I want to monitor a csv file which generated through a script and producing output as below
Below am having 4 columns one with id one with date,one with description and one with explanation in some kind of xml stuffs
123,2016-07-07 05:00:00,gooddata,somexmldata
123,2016-07-07 06:00:00,baddata,somexmldata
123,2016-07-07 07:00:00,gooddata,somexmldata
123,2016-07-07 08:00:00,baddata,somexmldata
Any help appreciated !! Thanks in advance
http://docs.splunk.com/Documentation/Splunk/6.4.2/Data/Howdoyouwanttoadddata
The oft overlooked add data wizard is a great tool to help with creating inputs and props via the gui. It allows you to play with the many props settings and see the result as you work, to ensure you get the desired outcome. Also the getting data in manual will cover indepth much of what I tried below in more detail.

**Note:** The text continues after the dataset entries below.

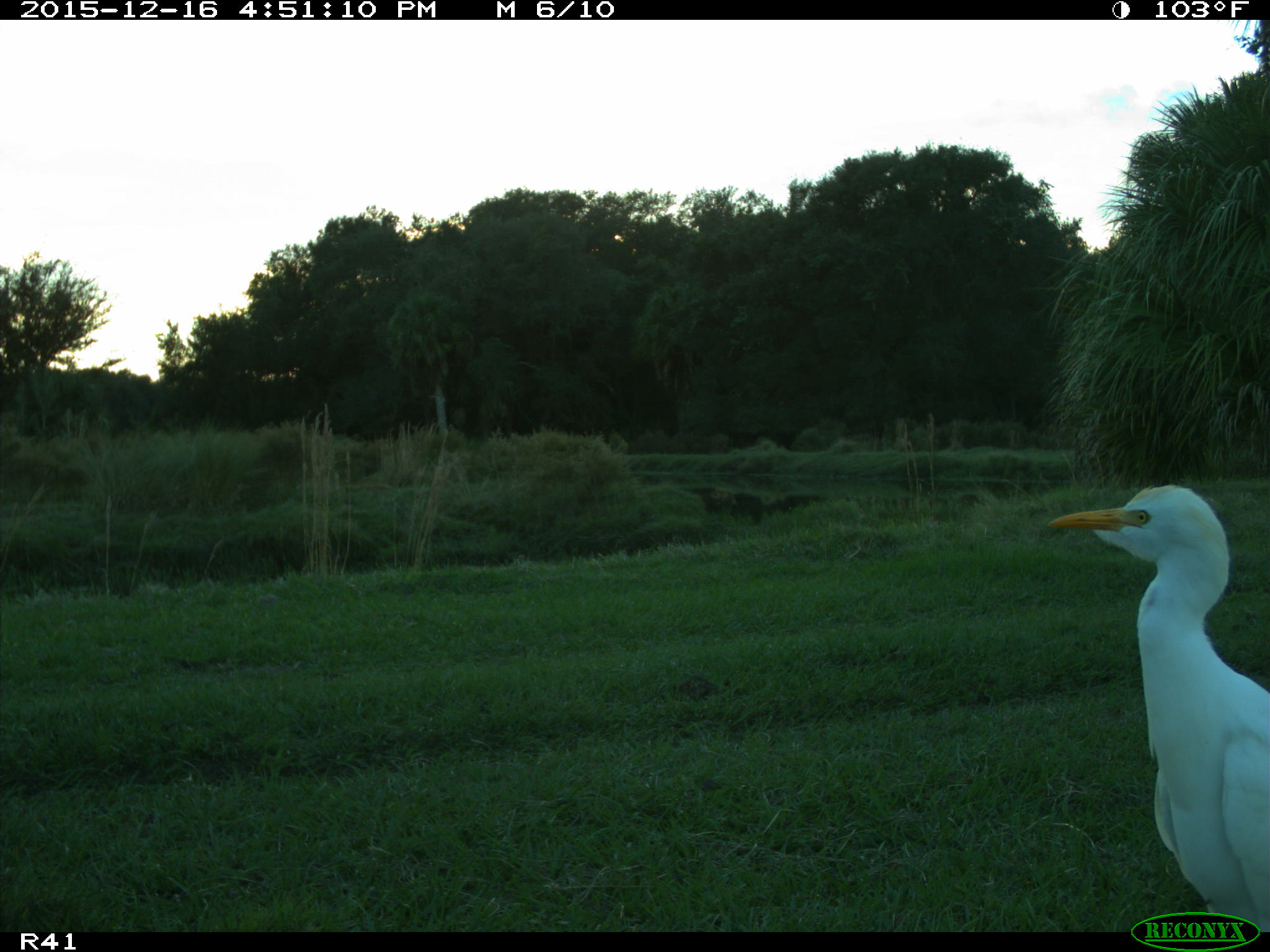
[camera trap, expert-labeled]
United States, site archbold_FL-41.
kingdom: Animalia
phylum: Chordata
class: Aves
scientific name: Aves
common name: birds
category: unidentified bird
Unidentified bird (birds) (Aves).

To start, I put your csv fields into a text document then uploaded it to my splunk instance
I began by selecting the default csv sourcetype to build off of, then defined the csv header schema explicitly, which you may or may not have to do depending on whether the headers exist in the file.
Then I went to work on explicitly teaching splunk how to read the timestamp field.
You can then review your creation and export it to your clipboard for easy pasting to cli or just save it to the local instance.
That would get the data coming in and getting indexed. A potential "gotcha" will be the characters in your xml string. If it has commas (not sure if xml contains commas off the top of my head) you will need to choose a different delimiter or insert one in pre-parsing.
http://docs.splunk.com/Documentation/Splunk/6.4.2/Forwarding/Routeandfilterdatad
If in a distributed environment (using forwarders) be sure to put the props on your forwarder along with your inputs.conf (again something you can use the gui to create a template for, see getting data in link above for file monitor options) if you are in distributed environment to ensure that you can nullqueue the fields values you don't want.
Caveats for routing and filtering structured data[edit]
Splunk Enterprise does not parse structured data that has been forwarded to an indexer[edit]
When you forward structured data to an indexer, Splunk Enterprise does not parse this data once it arrives at the indexer, even if you have configured props.conf on that indexer with INDEXED_EXTRACTIONS and its associated attributes. Forwarded data skips the following queues on the indexer, which precludes any parsing of that data on the indexer:
parsing
aggregation
typing
The forwarded data must arrive at the indexer already parsed. To achieve this, you must also set up props.conf on the forwarder that sends the data. This includes configuration of INDEXED_EXTRACTIONS and any other parsing, filtering, anonymizing, and routing rules. Universal forwarders are capable of performing these tasks solely for structured data. See "Forward data extracted from header files".
There is a good example in the docs that should cover what you need:
Discard specific events and keep the rest
This example discards all sshd events in /var/log/messages by sending them to nullQueue:
1. In props.conf, set the TRANSFORMS-null attribute:
[source::/var/log/messages]
TRANSFORMS-null= setnull
2. Create a corresponding stanza in transforms.conf. Set DEST_KEY to "queue" and FORMAT to "nullQueue":
[setnull]
REGEX = \[sshd\]
DEST_KEY = queue
FORMAT = nullQueue
I haven't tried it yet, but I am assuming regex provided in the above documentation would work for your scenario by filtering whatever baddata looks like, or there may be an option to reference the field name from your header in the regex. to tighten it up. Would have to test or have one of our other splunk community superstars chime in.
Hope this helps get you started! I will update if/when I have a chance to test the fitering in the lab.